Penyelidikan dugaan korupsi PBM semula dilakukan Kejaksaan Negeri (Kejari) Madiun pada Februari 2012. Karena alasan normatif dan diduga ada kepentingan lain, penyelidikan diambil alih Kejati Jawa Timur, Juni 2012. Namun, Kejati malah menghentikannya.
Padahal, kala itu Kejari Madiun telah memiliki bukti yang cukup dalam proses penyelidikan kasus tersebut. Di antaranya keterangan sejumlah saksi, penyelidikan fisik bangunan pasar, dan kajian teknis oleh tim ahli dari Universitas Brawijaya (UB) Malang.

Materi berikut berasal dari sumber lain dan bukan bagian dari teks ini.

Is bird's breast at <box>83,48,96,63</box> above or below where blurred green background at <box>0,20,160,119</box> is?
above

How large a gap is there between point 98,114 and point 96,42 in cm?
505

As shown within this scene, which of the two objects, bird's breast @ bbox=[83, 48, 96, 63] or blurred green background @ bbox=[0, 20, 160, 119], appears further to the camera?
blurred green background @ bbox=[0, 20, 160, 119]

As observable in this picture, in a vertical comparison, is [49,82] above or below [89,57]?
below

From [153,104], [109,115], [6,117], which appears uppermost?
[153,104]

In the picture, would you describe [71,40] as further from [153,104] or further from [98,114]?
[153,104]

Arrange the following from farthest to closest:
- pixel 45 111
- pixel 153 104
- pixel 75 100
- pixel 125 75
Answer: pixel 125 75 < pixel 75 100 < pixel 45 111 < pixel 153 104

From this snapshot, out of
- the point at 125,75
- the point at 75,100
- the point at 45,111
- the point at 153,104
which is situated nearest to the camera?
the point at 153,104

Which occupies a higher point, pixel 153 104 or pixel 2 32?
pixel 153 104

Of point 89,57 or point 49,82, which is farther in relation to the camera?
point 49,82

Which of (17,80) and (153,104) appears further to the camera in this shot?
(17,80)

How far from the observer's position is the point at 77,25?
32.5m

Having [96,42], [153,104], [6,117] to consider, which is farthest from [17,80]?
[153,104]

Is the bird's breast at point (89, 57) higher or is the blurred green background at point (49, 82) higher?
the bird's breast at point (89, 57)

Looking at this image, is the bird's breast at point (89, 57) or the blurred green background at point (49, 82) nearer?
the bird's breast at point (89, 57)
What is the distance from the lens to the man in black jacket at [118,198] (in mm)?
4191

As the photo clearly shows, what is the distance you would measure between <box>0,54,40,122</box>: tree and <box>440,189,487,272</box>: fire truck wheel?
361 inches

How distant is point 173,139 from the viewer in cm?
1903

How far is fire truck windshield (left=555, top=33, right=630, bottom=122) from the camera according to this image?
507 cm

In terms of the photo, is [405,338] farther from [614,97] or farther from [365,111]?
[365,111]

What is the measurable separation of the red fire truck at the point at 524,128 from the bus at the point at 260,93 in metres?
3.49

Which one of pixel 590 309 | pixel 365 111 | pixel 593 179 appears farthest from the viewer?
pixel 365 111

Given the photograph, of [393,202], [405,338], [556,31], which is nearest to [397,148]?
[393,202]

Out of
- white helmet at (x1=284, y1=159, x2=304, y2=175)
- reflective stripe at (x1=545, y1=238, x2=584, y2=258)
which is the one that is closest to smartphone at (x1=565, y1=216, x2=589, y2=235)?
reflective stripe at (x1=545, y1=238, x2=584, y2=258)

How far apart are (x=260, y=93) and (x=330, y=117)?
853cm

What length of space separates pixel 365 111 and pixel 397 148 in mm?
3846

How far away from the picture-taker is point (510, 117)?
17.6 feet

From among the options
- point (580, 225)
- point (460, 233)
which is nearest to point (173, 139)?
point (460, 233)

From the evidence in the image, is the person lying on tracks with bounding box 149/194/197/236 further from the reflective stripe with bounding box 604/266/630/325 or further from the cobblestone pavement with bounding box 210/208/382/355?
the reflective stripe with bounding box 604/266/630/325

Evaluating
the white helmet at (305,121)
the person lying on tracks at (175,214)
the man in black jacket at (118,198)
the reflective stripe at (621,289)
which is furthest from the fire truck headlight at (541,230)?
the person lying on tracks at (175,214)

Kejari Madiun telah memintai keterangan pejabat dan staf instansi yang terkait, yakni dari Dinas Pekerjaan Umum Kota Madiun selaku Pejabat Pembuat Komitmen (PPK); Dinas Pendapatan, Pengelolaan Keuangan dan Aset Daerah (DPPKAD) Kota Madiun; Manajemen Konstruksi (MK) dari PT Pandu Persada, Bandung; PT Lince Romauli Raya (LRR), Jakarta, selaku pelaksana proyek; dan pengusaha lokal yang ditunjuk sebagai manajer proyek terakhir yang menangani PBM dan diberi kuasa PT Lince Romauli Raya.

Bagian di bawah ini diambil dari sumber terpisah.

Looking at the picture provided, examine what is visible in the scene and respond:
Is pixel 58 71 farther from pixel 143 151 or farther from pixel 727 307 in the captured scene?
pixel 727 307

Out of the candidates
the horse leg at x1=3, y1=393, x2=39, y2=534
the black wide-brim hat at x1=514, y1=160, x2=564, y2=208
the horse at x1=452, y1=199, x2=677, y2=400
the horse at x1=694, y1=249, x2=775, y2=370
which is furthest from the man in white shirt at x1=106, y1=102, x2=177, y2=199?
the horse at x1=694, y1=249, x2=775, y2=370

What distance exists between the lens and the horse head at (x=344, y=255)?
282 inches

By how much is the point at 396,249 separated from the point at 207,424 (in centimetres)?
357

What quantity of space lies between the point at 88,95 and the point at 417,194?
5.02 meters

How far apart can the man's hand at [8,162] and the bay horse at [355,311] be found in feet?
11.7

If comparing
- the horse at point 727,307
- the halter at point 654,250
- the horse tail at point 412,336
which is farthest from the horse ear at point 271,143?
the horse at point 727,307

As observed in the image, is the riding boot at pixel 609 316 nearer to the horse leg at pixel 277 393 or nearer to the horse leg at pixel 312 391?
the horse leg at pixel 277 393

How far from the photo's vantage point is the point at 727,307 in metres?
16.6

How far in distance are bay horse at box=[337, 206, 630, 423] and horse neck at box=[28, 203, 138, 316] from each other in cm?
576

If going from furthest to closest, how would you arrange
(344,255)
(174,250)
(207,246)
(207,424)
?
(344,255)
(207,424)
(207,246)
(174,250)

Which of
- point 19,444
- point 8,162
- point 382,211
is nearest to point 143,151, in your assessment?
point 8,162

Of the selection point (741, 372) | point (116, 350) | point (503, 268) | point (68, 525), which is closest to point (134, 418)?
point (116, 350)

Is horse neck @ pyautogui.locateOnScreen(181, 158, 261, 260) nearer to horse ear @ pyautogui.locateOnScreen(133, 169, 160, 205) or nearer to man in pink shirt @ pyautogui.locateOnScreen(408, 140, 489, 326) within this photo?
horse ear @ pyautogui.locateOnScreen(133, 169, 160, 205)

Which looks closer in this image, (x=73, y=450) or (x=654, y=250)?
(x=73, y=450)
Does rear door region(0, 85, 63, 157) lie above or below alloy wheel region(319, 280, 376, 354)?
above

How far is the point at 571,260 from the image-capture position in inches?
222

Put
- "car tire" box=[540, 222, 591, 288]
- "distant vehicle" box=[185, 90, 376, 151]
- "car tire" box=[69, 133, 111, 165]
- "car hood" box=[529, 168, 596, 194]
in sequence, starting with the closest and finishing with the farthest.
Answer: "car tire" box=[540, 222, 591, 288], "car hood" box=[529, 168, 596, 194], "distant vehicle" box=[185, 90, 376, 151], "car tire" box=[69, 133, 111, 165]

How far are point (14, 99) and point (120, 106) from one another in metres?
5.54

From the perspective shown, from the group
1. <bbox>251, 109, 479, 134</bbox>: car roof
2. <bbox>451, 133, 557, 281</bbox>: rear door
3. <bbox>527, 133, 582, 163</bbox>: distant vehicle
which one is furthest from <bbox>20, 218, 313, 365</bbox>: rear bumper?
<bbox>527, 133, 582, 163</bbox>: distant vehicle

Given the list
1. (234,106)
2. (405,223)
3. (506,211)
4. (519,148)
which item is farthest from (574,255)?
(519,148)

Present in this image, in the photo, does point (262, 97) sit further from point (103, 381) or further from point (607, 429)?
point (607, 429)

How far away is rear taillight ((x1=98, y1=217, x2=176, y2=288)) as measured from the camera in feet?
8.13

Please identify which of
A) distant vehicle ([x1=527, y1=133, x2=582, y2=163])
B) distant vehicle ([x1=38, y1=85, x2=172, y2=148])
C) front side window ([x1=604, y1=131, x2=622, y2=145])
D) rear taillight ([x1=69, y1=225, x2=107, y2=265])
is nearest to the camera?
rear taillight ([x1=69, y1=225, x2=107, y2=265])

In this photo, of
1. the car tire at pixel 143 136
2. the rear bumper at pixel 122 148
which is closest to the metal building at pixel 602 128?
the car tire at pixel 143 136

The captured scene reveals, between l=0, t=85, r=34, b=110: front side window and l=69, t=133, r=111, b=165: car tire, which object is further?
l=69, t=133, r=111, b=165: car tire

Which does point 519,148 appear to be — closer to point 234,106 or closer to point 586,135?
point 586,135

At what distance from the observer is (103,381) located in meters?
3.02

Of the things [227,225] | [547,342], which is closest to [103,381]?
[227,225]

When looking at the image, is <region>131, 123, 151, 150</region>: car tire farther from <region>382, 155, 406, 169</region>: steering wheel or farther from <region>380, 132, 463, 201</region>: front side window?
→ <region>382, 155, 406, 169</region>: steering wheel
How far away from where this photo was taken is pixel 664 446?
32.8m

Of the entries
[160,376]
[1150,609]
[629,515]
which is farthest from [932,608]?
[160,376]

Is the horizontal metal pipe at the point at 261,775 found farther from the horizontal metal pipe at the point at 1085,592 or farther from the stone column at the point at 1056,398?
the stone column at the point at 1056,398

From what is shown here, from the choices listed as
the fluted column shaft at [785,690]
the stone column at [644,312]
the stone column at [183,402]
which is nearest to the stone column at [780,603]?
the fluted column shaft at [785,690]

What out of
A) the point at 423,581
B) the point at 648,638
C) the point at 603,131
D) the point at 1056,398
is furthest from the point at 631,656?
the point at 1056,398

Kajian teknis dari UB Malang kala itu menyatakan ada sejumlah bangunan yang secara kuantitas dan kualitas tidak sesuai dengan perencanaan. Hasil kajian itu semestinya bisa menjadi bukti untuk meneruskan proses hukum selanjutnya.
Koordinator LSM Wahana Komunikasi Rakyat (WKR) Budi Santoso menduga ada konspirasi dibalik penghentian kasus saat itu.
"Kami tidak percaya dengan kejaksaan (Kejati Jatim), makanya kami melaporkan ke KPK, setelah kasus PBM dihentikan pada akhir tahun 2012," ungkapnya.
Pihaknya berharap penyelidikan kasus tersebut bisa dilakukan kembali jika ditemukan bukti-bukti baru yang kuat.
Hingga tanpa diduga, pada Agustus 2015, tim Komisi Pemberantasan Korupsi (KPK) tiba-tiba menyelidiki kasus dugaan korupsi proyek pembangunan Pasar Besar Madiun senilai Rp76,5 miliar yang sebelumnya dihentikan oleh Kejati Jatim tersebut.
Penyelidikan setahun yang lalu itu dilakukan dengan memanggil sejumlah pejabat Dinas Pekerjaan Umum (DPU) Kota Madiun yang dulu menjabat saat pembangunan megaproyek tersebut berlangsung dengan meminjam tempat di Mapolres Madiun Kota.
Adapun, sejumlah pejabat Pemkot Madiun yang dipanggil untuk diperiksa saat itu adalah, Direktur Perusahaan Daerah Aneka Usaha Trubus Reksodirjo yang pada waktu itu menjabat sebagai Kepala DPU Kota Madiun. Serta Purwanto Anggoro alias Ipung yang saat itu berperan sebagai ketua panitia pengadaan.
Selain itu, juga diperiksa Dodo Wikanuyoso selaku Kepala Bidang Cipta Karya, Sekretaris Badan Kesatuan Bangsa dan Politik (saat ini Kepala Pelaksana BPBD) Suwarno yang dulu merupakan Pejabat Pembuat Komitmen (PPK) proyek Pasar Besar Madiun, serta M Ali Fauzi yang dulu ditunjuk selaku manajer proyek Pasar Besar Madiun. Mereka semua diperiksa sebagai saksi.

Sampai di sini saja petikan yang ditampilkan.